On May 07 in the year 2007, Mark Rosewater introduced us to Melvin and Vorthos. If you haven’t met these two, please read Melvin and Vorthos by Maro. Even if you have, it is still an enjoyable read. It is my belief that there is a third demographic to complete this triad. I call him Titus. If you haven’t ever recognized the third, it is perfectly understandable. The presence of Titus is subtle and difficult to pin down. If you have a moment, I would like to introduce you to our neglected member of the Magic family.
Ever watch the show Frasier? When I think of Melvin and Vorthos, Dr. Niles and Frasier Krane come to mind. These TV characters dive deep into the philosophy of about anything on the show. I like to think of them as intellectual junkies. They must continually analyze and inspect every thought-provoking question to get their continual fix. It can be anything from the complexities of the human mind to the subtleties of a fine wine. In the show Frasier, Titus would be Mr. Martin Crane. Starting to get the picture? Titus is the blue-collar psychological aspect of the Magic Community, in a sense.
Truthfully, I agree with the majority of Mark Rosewater’s article. The part I don’t agree with is the intellect vs. instinct relationship. I perceive Melvin as the brain/intellect, Vorthos is the heart/emotional, and Titus is the gut/instinct of an individual. On Maslow’s Hierarchy of Needs, Titus would entail the lowest part of the pyramid with no desire or intent of pursuing further fulfillment. As an example, let’s say you are desperately hungry. This would be the kind of hunger where you haven’t eaten for days and your pet dog of 20 years is starting to look pretty tasty. When starving at this level, would you care about the finer aspects of two-day-old spaghetti in your refrigerator? Do you care about how it will make you feel emotionally? Would you even care about how the slight amount of sausage accompanies the particular spices in the marinara sauce? Hell no, you care about filling your stomach.

- Material provided:
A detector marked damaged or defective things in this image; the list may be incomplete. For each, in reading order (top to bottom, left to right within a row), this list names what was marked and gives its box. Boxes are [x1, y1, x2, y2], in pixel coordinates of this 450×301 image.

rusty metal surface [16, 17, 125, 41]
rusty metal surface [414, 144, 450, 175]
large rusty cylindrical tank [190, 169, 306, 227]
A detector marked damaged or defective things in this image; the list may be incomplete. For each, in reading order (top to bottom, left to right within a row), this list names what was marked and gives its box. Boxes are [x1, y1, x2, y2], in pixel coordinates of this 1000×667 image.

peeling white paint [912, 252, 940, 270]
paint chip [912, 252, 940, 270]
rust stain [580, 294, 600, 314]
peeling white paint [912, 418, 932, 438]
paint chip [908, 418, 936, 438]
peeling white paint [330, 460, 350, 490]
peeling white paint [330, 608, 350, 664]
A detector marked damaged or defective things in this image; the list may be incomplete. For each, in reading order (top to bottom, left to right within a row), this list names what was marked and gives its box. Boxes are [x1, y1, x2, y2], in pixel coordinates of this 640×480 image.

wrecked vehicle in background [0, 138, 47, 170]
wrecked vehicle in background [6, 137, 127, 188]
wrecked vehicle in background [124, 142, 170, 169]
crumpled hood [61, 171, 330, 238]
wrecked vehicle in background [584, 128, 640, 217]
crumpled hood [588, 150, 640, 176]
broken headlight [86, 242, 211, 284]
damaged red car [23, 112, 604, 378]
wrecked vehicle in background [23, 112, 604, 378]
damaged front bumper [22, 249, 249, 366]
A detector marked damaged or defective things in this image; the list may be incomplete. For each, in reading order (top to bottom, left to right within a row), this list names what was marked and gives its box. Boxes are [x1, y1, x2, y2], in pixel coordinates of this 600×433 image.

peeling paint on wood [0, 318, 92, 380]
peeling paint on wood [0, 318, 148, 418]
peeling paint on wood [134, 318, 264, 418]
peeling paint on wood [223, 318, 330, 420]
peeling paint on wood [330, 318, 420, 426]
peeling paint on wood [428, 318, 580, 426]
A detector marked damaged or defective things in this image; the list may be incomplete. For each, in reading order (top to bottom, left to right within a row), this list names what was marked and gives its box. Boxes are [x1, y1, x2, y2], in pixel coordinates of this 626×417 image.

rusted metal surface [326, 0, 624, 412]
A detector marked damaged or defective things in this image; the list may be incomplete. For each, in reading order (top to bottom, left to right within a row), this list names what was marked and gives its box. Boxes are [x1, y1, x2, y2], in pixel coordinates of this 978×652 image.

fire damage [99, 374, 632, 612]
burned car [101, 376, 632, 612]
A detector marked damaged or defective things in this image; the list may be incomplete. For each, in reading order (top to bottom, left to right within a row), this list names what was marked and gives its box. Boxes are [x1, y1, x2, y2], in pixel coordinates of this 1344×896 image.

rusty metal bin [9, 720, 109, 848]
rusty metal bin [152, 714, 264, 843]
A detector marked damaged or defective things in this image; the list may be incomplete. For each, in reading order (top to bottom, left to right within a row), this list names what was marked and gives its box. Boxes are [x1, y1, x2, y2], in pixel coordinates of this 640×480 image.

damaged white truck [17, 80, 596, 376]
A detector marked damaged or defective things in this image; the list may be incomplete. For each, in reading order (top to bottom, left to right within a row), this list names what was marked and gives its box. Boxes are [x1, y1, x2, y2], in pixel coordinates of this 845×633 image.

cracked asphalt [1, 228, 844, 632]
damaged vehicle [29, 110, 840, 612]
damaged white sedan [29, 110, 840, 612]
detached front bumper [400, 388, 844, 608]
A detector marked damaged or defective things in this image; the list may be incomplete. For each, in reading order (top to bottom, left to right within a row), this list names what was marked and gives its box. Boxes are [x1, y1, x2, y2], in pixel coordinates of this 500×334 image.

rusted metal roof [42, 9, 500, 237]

- Task directions:
Reproduce the entire essay introducing Titus word for word. The items have nothing to do with the Titus essay.

- Solution for this task:
On May 07 in the year 2007, Mark Rosewater introduced us to Melvin and Vorthos. If you haven’t met these two, please read Melvin and Vorthos by Maro. Even if you have, it is still an enjoyable read. It is my belief that there is a third demographic to complete this triad. I call him Titus. If you haven’t ever recognized the third, it is perfectly understandable. The presence of Titus is subtle and difficult to pin down. If you have a moment, I would like to introduce you to our neglected member of the Magic family.
Ever watch the show Frasier? When I think of Melvin and Vorthos, Dr. Niles and Frasier Krane come to mind. These TV characters dive deep into the philosophy of about anything on the show. I like to think of them as intellectual junkies. They must continually analyze and inspect every thought-provoking question to get their continual fix. It can be anything from the complexities of the human mind to the subtleties of a fine wine. In the show Frasier, Titus would be Mr. Martin Crane. Starting to get the picture? Titus is the blue-collar psychological aspect of the Magic Community, in a sense.
Truthfully, I agree with the majority of Mark Rosewater’s article. The part I don’t agree with is the intellect vs. instinct relationship. I perceive Melvin as the brain/intellect, Vorthos is the heart/emotional, and Titus is the gut/instinct of an individual. On Maslow’s Hierarchy of Needs, Titus would entail the lowest part of the pyramid with no desire or intent of pursuing further fulfillment. As an example, let’s say you are desperately hungry. This would be the kind of hunger where you haven’t eaten for days and your pet dog of 20 years is starting to look pretty tasty. When starving at this level, would you care about the finer aspects of two-day-old spaghetti in your refrigerator? Do you care about how it will make you feel emotionally? Would you even care about how the slight amount of sausage accompanies the particular spices in the marinara sauce? Hell no, you care about filling your stomach.